◆ **TEXT FOR ANALYSIS**:
━━━━━━━━━━
Editor's Note: The author of this article is Yoann Hispa, CEO and Co-Founder of LandGate. It was originally published in the Summer 2022 edition of Land.
Assuming fossil fuel and biomass energy would be replaced with green energy, it would take 13 million acres of America’s land to obtain zero-carbon emission by generating electricity solely from solar farms. The amount would likely need to double to account for energy storage, electric vehicle (EV) charging stations, and the necessary increase in electrical infrastructure. By dedicating about 26 million acres or one percent of US land to solar energy—an area roughly the size of Kentucky—we could enable the nation to reach zero carbon emission.
Figure 1 shows the yearly equivalent electricity production (as of May 2022) broken down by source. Green energy includes solar, wind, hydroelectric, and geothermal electricity. Nuclear energy is considered a zero-carbon electricity generation method. Low-carbon energy is natural gas, which the European Union is trying to include, amid controversy, as a type of green energy meeting the carbon goals. High-carbon electricity is produced from coal, petroleum, and biomass sources. Even though biomass is a renewable energy source, it requires burning wood and plants, creating problematic carbon emissions. Texas is the nation’s leading producer of electricity and overall energy.
Figure 1
To calculate the electricity demand for the US, both infrastructure electricity data and land transportation were incorporated into this study. According to an EIA study, on-road passenger transportation accounts for 62% of the transportation energy use in the US, with the rest being freight transportation (19%), marine (12%), air (5%), and rail (2%). In this feasibility study, we will assume that only land transportations (on-road passenger, freight, and rail) can be completely electrified.
Using the driving statistics from the US Department of Transportation, LandGate estimated the average yearly car mileage per driver for each state which ranges from 7,013 miles per year for the District of Columbia to 24,069 miles per year for Wyoming. Combined with the number of licensed drivers for each state, we can derive the yearly mileage per state for on-road passengers.
Since EVs in the US account for less than one percent of all vehicles, and because we are not modeling an increase in the number of drivers, we will assume all vehicles are petroleum based. Using an average EV energy consumption of 350 Wh (Watthour) per mile, and with more modeling, we converted this to a total energy consumption to turn the entire passenger vehicle fleet, along with freight and rail transportation, to electric, (See Figure 2.)
━━━━━━━━━━
◆ **STUDY QUESTIONS**:
[1] Return the passage of the solar land article from "Using the driving" to "(See Figure 2.)".
[2] In the solar land article, what average EV energy consumption per mile is used to convert transportation to electric?

◆ **RECORDED INFORMATION**:
━━━━━━━━━━
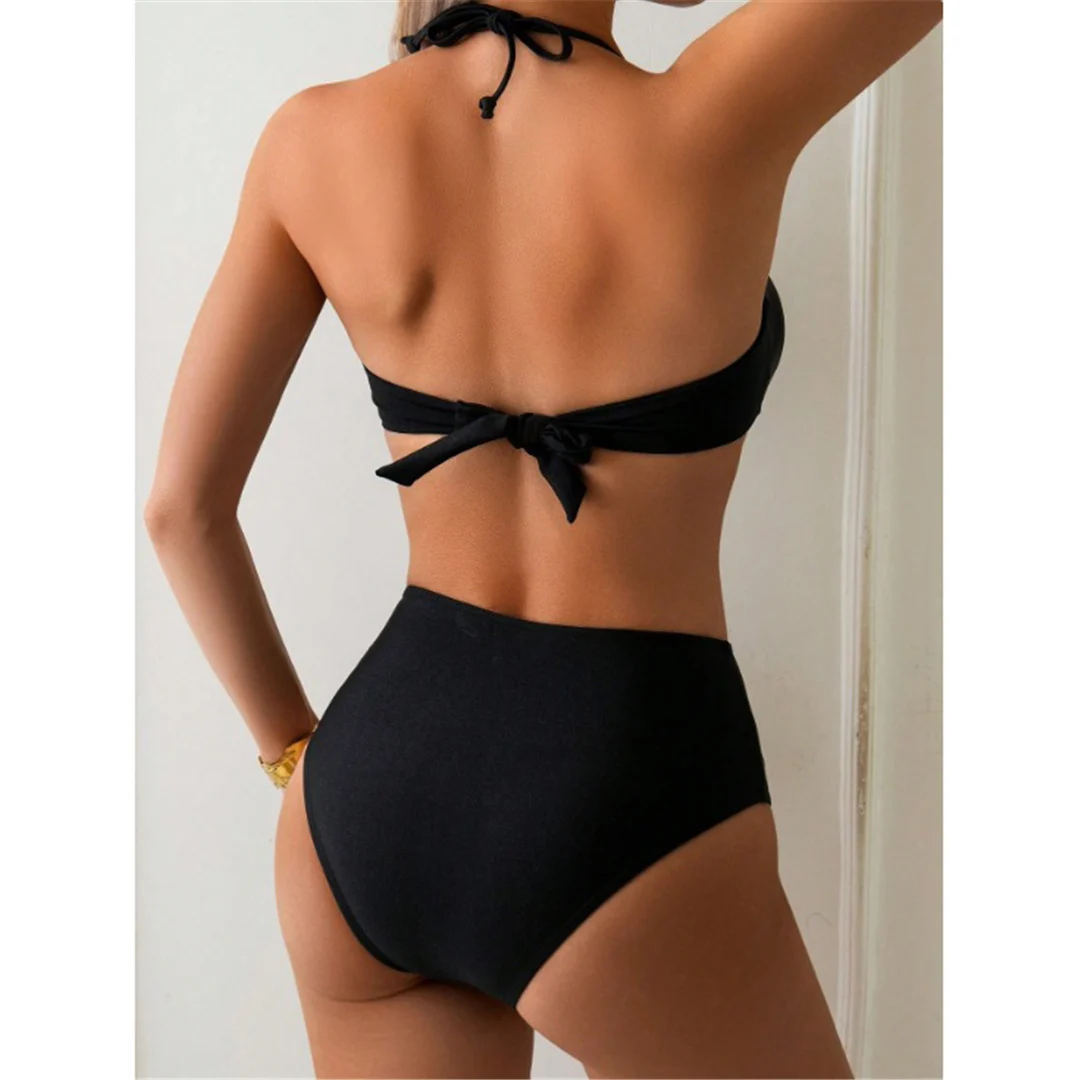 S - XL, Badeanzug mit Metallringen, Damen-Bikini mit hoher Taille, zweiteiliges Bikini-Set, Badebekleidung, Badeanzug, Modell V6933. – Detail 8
━━━━━━━━━━
◆ **ANSWERS TO THE PROBLEMS**:
[1]
Using the driving statistics from the US Department of Transportation, LandGate estimated the average yearly car mileage per driver for each state which ranges from 7,013 miles per year for the District of Columbia to 24,069 miles per year for Wyoming. Combined with the number of licensed drivers for each state, we can derive the yearly mileage per state for on-road passengers.
Since EVs in the US account for less than one percent of all vehicles, and because we are not modeling an increase in the number of drivers, we will assume all vehicles are petroleum based. Using an average EV energy consumption of 350 Wh (Watthour) per mile, and with more modeling, we converted this to a total energy consumption to turn the entire passenger vehicle fleet, along with freight and rail transportation, to electric, (See Figure 2.)

[2] 350 Wh (watt-hours) per mile.